I finally got around to doing something I’d been planning on doing for a while, based on some inspirational reading from here: Aerodynamic Fixes | GM Volt Forum
Vortex generators on the Volt!
This is partly in preparation for a trip this fall that will involve more highway speed than usual for us (we rarely exceed 55mph and are almost never on the interstate), and in theory, it should help with the energy use going into a headwind as well (airspeed and groundspeed having nothing to do with each other).
It started with an arts and crafts project - making evenly spaced, 15 degree slanted slits in a piece of paper.
Tape said paper to car in a useful location. My VGs are a hair forward of where the other poster put them, and I’m hoping that the seam doesn’t disrupt the airflow enough to really bug them. If anything, they should help re-attach any turbulance created at that boundary. I think. My VG-foo is weak, but they’re damned near magic on some airplanes (in terms of stall speed, control response, etc).
These are what I’m installing: STOLSpeed plastic VGs. I’ll see how they survive winter/car washes/etc, and may replace them with something more robust if needed, but for now, I’ll try them out! They come with an adhesive back that can be removed easily enough.
VGs just tuck into the pre-cut slots and are pressed down!
If I need to replace one, I can use the same template, line it up on the others, and re-install whatever went missing.
And, presto, VGs!
I’ve got 14 on, 2.5" on center, at 15 degrees. Same as the guy in the other post, and… apparently we kind of ended up with the same “Oh, wait, it looks silly to have one pointed out at the edge…” trim as well.

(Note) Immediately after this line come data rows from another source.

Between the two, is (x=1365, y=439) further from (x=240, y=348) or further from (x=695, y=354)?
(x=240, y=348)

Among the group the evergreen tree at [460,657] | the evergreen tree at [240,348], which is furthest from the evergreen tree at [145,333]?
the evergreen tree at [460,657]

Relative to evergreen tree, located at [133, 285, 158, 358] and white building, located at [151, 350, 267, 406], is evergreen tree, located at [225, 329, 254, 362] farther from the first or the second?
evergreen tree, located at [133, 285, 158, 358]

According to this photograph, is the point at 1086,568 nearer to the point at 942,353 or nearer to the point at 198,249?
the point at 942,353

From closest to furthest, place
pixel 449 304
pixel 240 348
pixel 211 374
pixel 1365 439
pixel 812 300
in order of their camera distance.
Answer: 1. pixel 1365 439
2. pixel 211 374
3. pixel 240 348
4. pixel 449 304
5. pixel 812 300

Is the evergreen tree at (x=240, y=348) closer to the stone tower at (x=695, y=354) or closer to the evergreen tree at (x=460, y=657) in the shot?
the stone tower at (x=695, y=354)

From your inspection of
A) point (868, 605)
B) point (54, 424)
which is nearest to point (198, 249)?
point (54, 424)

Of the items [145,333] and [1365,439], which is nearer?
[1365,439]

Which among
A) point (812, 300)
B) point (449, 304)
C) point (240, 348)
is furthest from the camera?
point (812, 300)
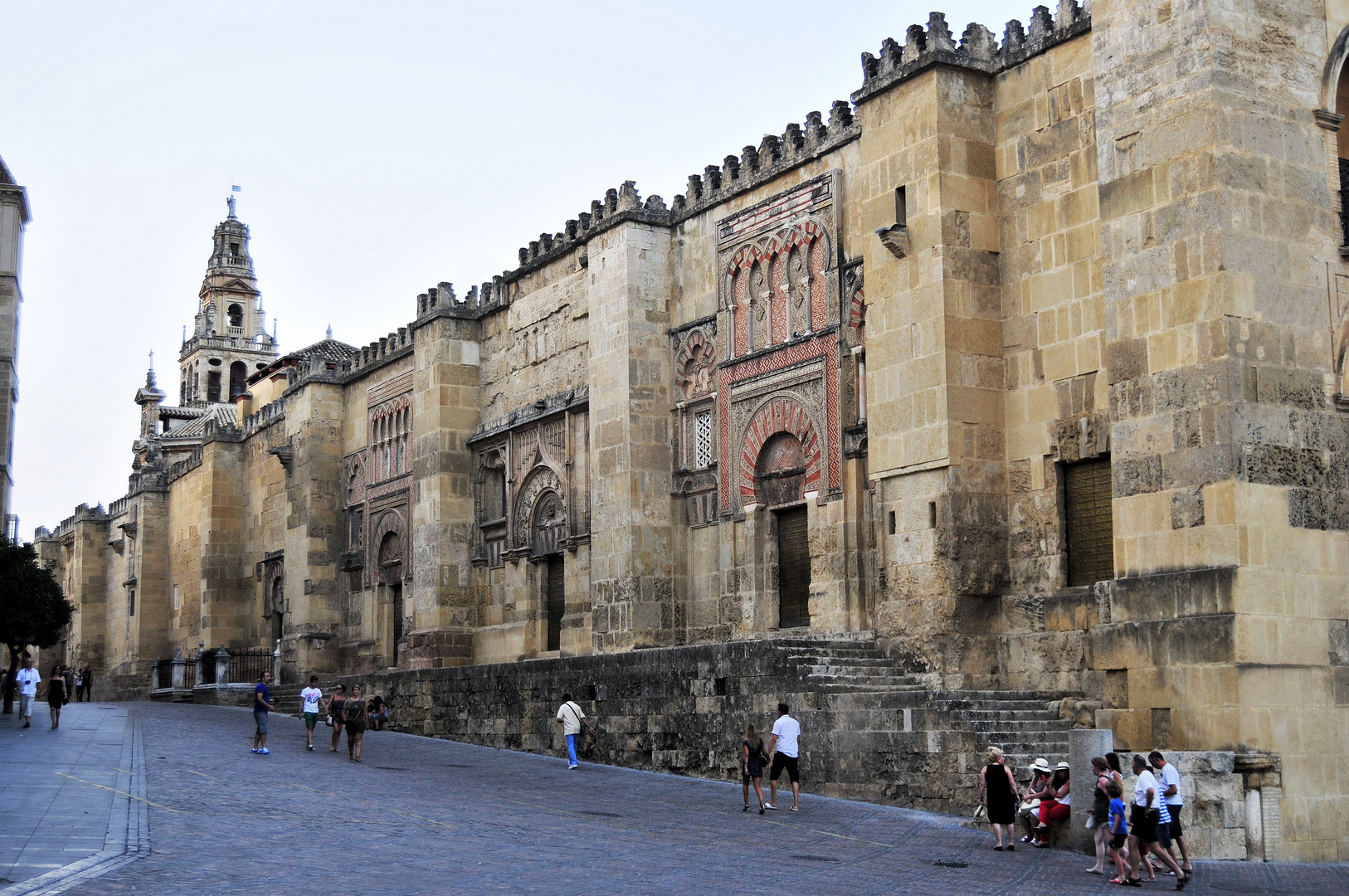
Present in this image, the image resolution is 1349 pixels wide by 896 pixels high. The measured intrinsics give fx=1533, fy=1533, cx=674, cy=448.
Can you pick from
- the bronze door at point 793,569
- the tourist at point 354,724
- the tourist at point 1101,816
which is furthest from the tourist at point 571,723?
the tourist at point 1101,816

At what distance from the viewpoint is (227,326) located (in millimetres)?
Answer: 59562

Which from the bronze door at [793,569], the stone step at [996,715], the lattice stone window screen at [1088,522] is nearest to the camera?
the stone step at [996,715]

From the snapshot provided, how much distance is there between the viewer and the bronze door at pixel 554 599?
2438 centimetres

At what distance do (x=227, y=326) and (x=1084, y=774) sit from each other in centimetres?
5216

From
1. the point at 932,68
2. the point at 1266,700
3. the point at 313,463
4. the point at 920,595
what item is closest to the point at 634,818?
the point at 920,595

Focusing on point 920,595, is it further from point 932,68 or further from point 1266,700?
point 932,68

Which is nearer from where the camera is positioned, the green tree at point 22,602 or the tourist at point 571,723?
the tourist at point 571,723

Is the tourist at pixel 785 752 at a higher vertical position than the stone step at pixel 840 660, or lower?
lower

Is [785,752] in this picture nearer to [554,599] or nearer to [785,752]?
[785,752]

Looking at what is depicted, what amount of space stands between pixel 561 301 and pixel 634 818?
12076 millimetres

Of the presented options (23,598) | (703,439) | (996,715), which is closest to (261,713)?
(703,439)

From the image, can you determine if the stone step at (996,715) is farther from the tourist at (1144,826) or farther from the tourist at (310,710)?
the tourist at (310,710)

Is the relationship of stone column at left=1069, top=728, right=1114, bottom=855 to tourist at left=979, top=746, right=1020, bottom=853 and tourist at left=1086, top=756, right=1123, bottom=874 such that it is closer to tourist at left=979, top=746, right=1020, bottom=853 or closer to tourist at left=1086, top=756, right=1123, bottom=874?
tourist at left=1086, top=756, right=1123, bottom=874

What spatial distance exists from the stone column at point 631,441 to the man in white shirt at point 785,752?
6.08 meters
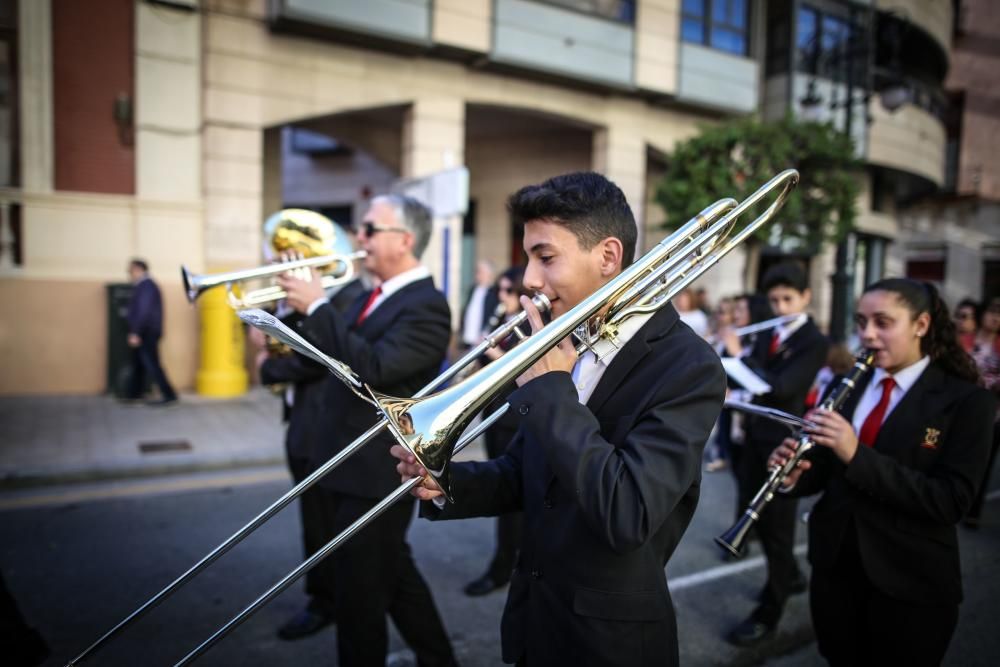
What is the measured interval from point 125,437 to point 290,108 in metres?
5.91

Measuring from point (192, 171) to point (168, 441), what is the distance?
4605 millimetres

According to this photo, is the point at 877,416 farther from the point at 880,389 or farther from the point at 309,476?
the point at 309,476

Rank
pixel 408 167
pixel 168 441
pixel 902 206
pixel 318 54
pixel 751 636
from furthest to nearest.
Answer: pixel 902 206, pixel 408 167, pixel 318 54, pixel 168 441, pixel 751 636

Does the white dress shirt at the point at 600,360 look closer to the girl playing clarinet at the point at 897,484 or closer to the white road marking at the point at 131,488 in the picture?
the girl playing clarinet at the point at 897,484

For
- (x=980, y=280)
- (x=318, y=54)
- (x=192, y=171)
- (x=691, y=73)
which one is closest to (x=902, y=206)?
(x=980, y=280)

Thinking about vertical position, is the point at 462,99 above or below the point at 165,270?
above

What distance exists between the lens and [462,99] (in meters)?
12.2

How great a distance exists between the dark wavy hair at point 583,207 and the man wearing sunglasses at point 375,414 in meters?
1.21

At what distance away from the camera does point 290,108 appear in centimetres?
1066

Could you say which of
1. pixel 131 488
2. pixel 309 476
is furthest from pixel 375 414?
pixel 131 488

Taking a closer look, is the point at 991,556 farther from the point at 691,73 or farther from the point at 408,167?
the point at 691,73

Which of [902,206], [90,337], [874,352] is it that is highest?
[902,206]

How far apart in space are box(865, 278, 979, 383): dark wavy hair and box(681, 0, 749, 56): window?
13460mm

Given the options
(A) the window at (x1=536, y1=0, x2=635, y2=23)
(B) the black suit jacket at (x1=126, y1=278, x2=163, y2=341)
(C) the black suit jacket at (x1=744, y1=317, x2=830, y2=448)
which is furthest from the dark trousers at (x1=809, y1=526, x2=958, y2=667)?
(A) the window at (x1=536, y1=0, x2=635, y2=23)
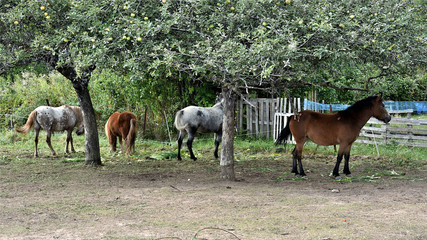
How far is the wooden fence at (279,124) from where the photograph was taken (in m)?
13.2

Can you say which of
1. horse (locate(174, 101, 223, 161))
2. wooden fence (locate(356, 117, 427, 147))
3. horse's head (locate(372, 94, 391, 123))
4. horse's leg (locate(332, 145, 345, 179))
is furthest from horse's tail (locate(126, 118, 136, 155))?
Result: wooden fence (locate(356, 117, 427, 147))

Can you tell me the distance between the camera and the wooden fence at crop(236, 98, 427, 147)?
43.2 feet

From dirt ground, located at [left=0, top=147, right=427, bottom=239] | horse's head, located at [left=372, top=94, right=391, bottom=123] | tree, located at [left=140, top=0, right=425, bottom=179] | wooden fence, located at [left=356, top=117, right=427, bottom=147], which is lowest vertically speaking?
dirt ground, located at [left=0, top=147, right=427, bottom=239]

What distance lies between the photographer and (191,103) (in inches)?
663

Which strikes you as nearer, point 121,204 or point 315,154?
point 121,204

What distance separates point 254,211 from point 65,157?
8284mm

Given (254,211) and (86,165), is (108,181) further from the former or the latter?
(254,211)

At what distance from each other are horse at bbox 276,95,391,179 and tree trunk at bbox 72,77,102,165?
4795mm

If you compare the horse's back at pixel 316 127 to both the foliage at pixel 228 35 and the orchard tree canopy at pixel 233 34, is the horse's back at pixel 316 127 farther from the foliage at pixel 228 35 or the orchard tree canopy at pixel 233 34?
the orchard tree canopy at pixel 233 34

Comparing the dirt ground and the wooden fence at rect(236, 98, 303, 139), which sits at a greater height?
the wooden fence at rect(236, 98, 303, 139)

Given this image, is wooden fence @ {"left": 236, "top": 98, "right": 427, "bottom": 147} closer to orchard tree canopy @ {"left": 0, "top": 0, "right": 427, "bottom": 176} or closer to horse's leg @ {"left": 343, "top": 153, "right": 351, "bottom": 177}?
horse's leg @ {"left": 343, "top": 153, "right": 351, "bottom": 177}

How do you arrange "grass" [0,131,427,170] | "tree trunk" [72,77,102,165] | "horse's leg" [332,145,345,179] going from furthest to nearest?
"grass" [0,131,427,170] < "tree trunk" [72,77,102,165] < "horse's leg" [332,145,345,179]

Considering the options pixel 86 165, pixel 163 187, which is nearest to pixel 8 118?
pixel 86 165

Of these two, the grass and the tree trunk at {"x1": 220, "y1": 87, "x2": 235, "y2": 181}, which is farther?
the grass
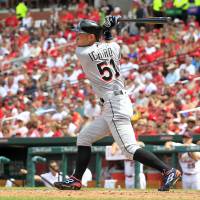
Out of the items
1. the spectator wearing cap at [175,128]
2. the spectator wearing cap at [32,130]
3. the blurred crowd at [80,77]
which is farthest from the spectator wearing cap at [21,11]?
the spectator wearing cap at [175,128]

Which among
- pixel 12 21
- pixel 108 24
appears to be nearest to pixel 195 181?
pixel 108 24

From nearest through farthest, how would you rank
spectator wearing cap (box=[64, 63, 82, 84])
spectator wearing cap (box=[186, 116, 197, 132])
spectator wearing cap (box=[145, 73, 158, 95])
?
1. spectator wearing cap (box=[186, 116, 197, 132])
2. spectator wearing cap (box=[145, 73, 158, 95])
3. spectator wearing cap (box=[64, 63, 82, 84])

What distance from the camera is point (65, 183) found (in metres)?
9.12

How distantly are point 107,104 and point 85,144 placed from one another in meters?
0.58

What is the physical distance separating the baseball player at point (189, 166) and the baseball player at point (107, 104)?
3.12 metres

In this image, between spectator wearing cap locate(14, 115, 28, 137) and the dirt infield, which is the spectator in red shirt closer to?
spectator wearing cap locate(14, 115, 28, 137)

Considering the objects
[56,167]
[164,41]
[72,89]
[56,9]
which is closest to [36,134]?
[56,167]

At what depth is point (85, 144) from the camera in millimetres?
9086

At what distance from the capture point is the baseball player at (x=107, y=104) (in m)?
8.69

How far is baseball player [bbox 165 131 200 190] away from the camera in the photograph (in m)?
11.9

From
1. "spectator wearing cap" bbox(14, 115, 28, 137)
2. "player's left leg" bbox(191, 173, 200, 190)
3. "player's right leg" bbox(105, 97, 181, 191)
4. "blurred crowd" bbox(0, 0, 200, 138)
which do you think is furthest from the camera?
"spectator wearing cap" bbox(14, 115, 28, 137)

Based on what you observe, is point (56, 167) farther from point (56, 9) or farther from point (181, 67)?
point (56, 9)

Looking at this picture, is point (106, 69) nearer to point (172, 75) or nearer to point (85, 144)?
point (85, 144)

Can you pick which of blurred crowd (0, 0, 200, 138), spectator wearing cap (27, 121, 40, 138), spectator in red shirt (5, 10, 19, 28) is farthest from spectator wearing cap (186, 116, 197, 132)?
spectator in red shirt (5, 10, 19, 28)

Unfortunately, I didn’t pull data before installing these, so I can’t point to some robust road tests going two directions and go on about power draw. I just don’t have that sort of fine grained data available in a useful form. However, I do know what I can get out of the car, and what it typically burns, so I should be able to tell if there’s some improvement. The guy posting about them originally did the “tufts of yarn taped to the window” test and found some significant improvements there in terms of flow remaining attached, and that’s good enough for me, at least for now!